The word therapy is a broad term. Here, it refers to any process or technique that modifies/improves someone's thoughts, feelings, or behaviors. It can involve various types of mental health counseling as well as mental health medication. Frequently, mental health therapy involves multiple approaches that all work together to enhance someone's emotional health and wellbeing.

Benefits of Mental Health Therapy

The term therapy can conjure images of what people think of as talk therapy. This is a reasonably accurate depiction, as it often involves meaningful dialogue between professional and client to sort through mental health difficulties and create a path to recovery and wellness. There are specific approaches to mental health therapy, but they share similar benefits:

  • decreased problems with daily living

  • increased sense of joy and contentment

  • repaired and enhanced relationships

  • improved functioning at work, often leading to financial stability

  • increased activity, reduced social isolation

  • fewer doctor visits for physical symptoms

  • decreased use of mental health inpatient facilities

  • increased quality of life and overall life satisfaction

Other mental health therapies, too, drastically improve wellbeing.

  • Mental health medication balances brain chemistry in order to reduce symptoms of mental health disorders. Soothing the brain allows mental health therapy to work even better; indeed, when the brain isn't unbalanced and wreaking havoc on thoughts, feelings, and behavior, it can settle down and work with a mental health therapist to further reduce symptoms and increase functioning. Both counseling and medication change the brain in positive ways, and when paired, they serve to enhance each other.

  • Occupational therapy, a treatment approach used with people recovering from mental or physical illness that focuses on rehabilitation through the activities of daily living, benefits people by helping them develop and hone necessary skills to do their daily activities (occupations) and live well.
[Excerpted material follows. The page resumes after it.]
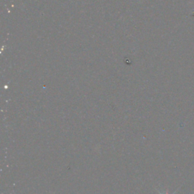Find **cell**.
I'll return each mask as SVG.
<instances>
[{"label":"cell","instance_id":"6da1fadb","mask_svg":"<svg viewBox=\"0 0 194 194\" xmlns=\"http://www.w3.org/2000/svg\"><path fill=\"white\" fill-rule=\"evenodd\" d=\"M180 189V188H177V190H176V191H174V193H172V194H175L176 193V192H177V190H178V189ZM157 190H158V189H157ZM158 193H159V194H169V193H163V192H161V191H159V190H158Z\"/></svg>","mask_w":194,"mask_h":194}]
</instances>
  • Vocational rehabilitation is a set of services that focuses on skills and attitudes needed for the workforce. Its benefits involve someone's ability to return to the workforce (in paid or volunteer positions) after mental health (or other) difficulties have kept them away.

Mental Health Therapy Benefits and Hope

Sometimes when someone struggles with mental health problems, he or she feels overwhelmed and hopeless. Mental health challenges negatively affect the way someone thinks about him or herself and the world, the way someone feels, and the way someone behaves according to those thoughts and feelings. Because mental health problems can be all-encompassing, it can feel impossible to break free from them and return to a life that one desires.

Perhaps this is the biggest mental health therapy benefit of all: a sense of hope. Yes, doctors, therapists, counselors, and the like can engage in many different types of therapy to help someone experiencing mental health distress. But before the effects of mental health medication can kick in, and before the various therapeutic techniques start to take hold, working in collaboration with a mental health professional provides a powerful sense of hope. Dr. Lloyd Sederer (2013) captured it well when he wrote,

"When there is hope, there is reason to participate in treatment, to learn to manage disease, and to reach for life when faced with setbacks. People who are in recovery take greater responsibility for themselves and insist on dignity and opportunity." (p. 481)

The benefits of mental health therapy are quite meaningful to the quality life that is available to everyone.